[Data items]
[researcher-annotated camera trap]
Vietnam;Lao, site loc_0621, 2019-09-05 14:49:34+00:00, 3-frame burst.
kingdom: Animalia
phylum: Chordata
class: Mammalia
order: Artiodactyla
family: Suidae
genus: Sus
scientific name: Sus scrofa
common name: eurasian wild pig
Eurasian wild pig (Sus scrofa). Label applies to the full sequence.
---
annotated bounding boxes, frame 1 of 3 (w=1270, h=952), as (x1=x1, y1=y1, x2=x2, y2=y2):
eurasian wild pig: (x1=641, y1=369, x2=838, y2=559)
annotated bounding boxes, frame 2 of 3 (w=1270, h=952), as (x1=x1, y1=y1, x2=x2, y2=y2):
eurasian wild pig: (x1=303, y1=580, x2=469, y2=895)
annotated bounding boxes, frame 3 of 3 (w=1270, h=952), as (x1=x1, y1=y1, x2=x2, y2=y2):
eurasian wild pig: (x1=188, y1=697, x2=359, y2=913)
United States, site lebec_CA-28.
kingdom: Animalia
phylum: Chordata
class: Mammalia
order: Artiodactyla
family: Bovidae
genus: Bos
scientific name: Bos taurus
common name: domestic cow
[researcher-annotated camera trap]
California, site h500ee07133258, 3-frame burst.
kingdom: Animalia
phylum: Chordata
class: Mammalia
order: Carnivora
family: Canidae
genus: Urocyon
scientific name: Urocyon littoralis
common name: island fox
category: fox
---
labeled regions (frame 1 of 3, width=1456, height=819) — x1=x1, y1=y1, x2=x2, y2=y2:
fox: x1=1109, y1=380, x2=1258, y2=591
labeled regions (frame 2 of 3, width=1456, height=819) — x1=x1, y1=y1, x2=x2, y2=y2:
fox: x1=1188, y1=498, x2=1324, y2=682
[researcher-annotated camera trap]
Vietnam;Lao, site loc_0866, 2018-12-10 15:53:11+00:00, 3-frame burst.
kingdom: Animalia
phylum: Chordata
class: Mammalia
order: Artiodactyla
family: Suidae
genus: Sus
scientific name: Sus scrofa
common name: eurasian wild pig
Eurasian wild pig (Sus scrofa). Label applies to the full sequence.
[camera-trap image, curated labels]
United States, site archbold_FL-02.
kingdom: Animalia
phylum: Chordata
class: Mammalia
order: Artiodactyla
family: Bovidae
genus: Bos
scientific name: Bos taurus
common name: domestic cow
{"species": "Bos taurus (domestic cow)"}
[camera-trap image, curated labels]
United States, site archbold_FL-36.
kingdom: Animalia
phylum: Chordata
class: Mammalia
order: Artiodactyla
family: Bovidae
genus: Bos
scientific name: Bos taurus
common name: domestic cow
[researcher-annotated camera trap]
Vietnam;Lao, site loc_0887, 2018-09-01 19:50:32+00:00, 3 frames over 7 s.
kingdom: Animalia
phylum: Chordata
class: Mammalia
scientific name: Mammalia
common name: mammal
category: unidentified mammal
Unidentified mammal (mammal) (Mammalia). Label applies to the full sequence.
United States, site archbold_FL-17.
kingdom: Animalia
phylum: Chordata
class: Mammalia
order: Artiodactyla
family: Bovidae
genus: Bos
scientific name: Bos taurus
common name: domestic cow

▶ TASK: Scan the data above line by line. Please say how many lines hold the word "United", and give only that number.

▶ RESULT: 4